**Text section**.
------------
OWoman Posted January 9, 2010 Posted January 9, 2010 My question is how are we/I going to get thru this? Counseling is not an option - HE WOULD NEVER GO...he is not talkative to begin with. He is a wonderful father and I truly do love him, but how can I go on this way? Will we make it without counseling? Any advice is appreciated, especially since sometimes I feel like he might just be staying for our son...this is just eating me up alive. I feel inadequate, jealous, hurt, betrayed, confused, paniced...the list goes on...please help ASAP. u-l, it sounds to me that he's already made his choice: He said I wasn't going to tell him who he could be friends with. I was quite upset considering he was willing to put our marriage on the line for their friendship. Does he know how fragile the M is at this stage? HE may well want to stay (whether for the child, or any other reason) but if he's not willing to compromise on issues that are important to you - such as friendship with your former colleague - then nothing stops you from taking that decision out of his hand and making your own decision whether to stay - with things as they are - or to leave instead.
------------
**Information supplied**.
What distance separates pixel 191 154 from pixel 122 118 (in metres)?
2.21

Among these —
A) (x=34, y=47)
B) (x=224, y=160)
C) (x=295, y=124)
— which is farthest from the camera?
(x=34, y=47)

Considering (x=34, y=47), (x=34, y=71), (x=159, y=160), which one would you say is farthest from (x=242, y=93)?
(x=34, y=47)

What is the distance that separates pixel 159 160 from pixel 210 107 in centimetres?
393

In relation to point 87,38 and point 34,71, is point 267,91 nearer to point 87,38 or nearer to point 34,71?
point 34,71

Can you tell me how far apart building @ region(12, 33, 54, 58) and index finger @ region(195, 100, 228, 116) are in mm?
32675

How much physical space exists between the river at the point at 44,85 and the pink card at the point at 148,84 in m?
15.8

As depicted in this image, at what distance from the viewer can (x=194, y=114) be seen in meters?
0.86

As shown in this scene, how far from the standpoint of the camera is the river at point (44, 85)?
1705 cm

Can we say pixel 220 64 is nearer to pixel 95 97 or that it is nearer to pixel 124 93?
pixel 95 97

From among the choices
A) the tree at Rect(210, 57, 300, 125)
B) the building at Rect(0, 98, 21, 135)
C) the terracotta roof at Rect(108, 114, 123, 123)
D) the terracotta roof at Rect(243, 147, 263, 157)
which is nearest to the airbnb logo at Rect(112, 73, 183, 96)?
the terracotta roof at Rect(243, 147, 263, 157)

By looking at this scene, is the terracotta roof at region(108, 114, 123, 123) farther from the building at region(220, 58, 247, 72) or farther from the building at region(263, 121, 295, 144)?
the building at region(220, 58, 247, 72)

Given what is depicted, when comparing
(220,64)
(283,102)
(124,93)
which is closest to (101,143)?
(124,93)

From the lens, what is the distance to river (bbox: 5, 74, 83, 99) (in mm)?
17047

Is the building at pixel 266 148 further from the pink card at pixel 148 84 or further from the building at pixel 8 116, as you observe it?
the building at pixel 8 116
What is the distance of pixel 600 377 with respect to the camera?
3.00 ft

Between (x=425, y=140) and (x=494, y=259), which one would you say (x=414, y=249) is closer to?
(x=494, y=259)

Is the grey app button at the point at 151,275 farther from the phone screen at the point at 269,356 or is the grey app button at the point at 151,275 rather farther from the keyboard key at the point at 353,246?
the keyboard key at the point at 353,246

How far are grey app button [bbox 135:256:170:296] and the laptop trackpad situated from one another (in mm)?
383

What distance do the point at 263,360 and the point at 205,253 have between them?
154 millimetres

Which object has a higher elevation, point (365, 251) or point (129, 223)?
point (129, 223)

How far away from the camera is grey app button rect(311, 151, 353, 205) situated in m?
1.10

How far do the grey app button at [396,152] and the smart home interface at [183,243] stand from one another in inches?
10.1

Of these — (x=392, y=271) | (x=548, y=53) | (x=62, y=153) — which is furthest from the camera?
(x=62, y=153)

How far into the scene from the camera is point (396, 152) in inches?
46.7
------------
**Problem to work on**.
Quote each sentence in the text about a strained marriage that ends with a question mark.

**Result of this task**.
- My question is how are we/I going to get thru this?
- He is a wonderful father and I truly do love him, but how can I go on this way?
- Will we make it without counseling?
- Does he know how fragile the M is at this stage?